Il serait un peu facile de comparer Caramel à Vénus beauté (institut), mais il est surtout très difficile de s'en priver. Les deux films se déroulent tous deux dans un univers majoritairement féminin (salon de coiffure contre institut de beauté), propice aux révélations, aux commérages et à la peinture de destins croisés. Pour son premier long métrage, la Libanaise Nadine Labaki va cependant plus loin que les bacs à shampooing : son Caramel est la peinture tendre et acide de la condition des femmes dans son pays. Avec un à-propos admirable, elle ne dépeint pas les hommes comme des barbus intolérants et violents : ceux-là sont des mecs comme les autres, timides, lâches ou entêtés, ce qui nous évite un énième film sur la domination des hommes et la soumission des femmes.

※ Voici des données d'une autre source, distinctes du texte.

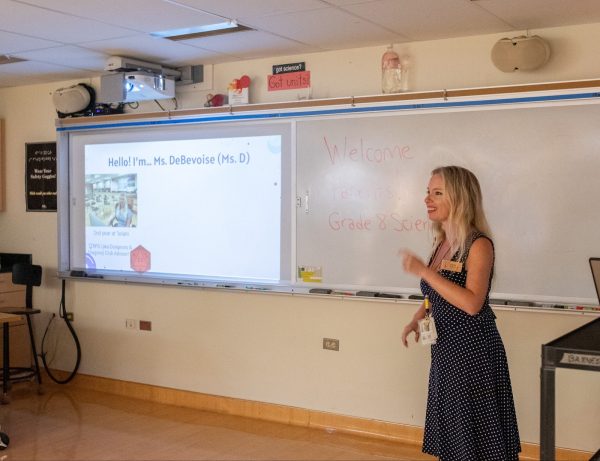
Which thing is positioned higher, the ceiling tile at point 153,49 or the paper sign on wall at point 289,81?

Dans ce beau salon de coiffure, Labaki filme avec aisance le quotidien de cinq femmes à peu près comme les autres, qui aiment, souffrent et vivent leur vie. Ce n'est pas pour autant un "film de filles" : le spectateur masculin se sentira parfaitement à sa place dans ce petit univers, d'autant que la réalisatrice et ses deux scénaristes hommes ont su échapper au côté midinette. La chronique est fine, bien construite, souvent bien sentie ; et les destins de ces femmes, bien qu'assez communs, sont assez captivants, par la grâce d'un traitement délicat.

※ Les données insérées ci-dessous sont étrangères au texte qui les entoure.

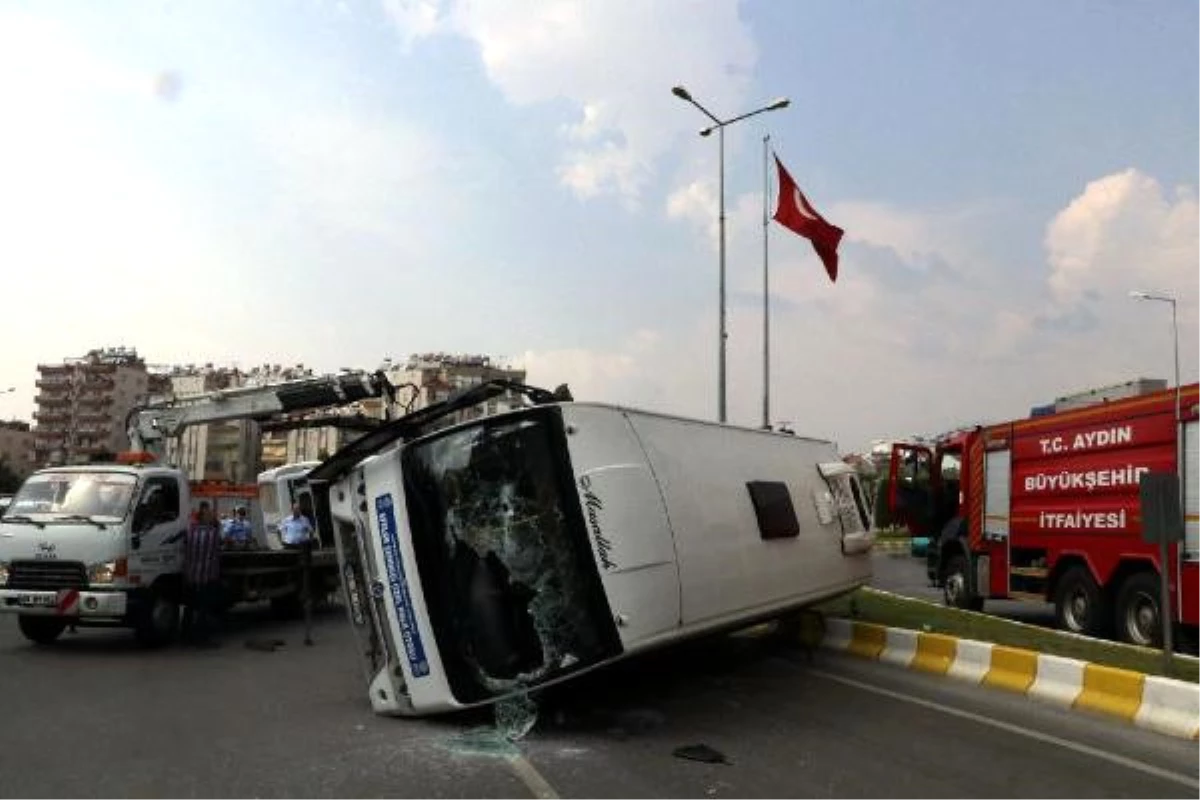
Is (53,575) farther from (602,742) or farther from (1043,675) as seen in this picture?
(1043,675)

Si, dans le film de Tonie Marsall, l'institut Vénus beauté était surtout le refuge de femmes-victimes et de mecs carrément salauds, Nadine Labaki a trouvé une autre musique, plus mélodieuse et plus sincère : son salon de coiffure est simplement un carrefour propice aux rencontres de tous poils, bénéfiques ou pas, anecdotiques ou non. Jouant la cheffe-coiffeuse avec une grâce palpable (et une vraie sensualité, malgré l'excès de maquillage), elle livre un film précieux et délectable, qui porte bien son nom : Caramel, c'est un bonbon, qui colle un peu aux dents mais auquel on regoûterait volontiers.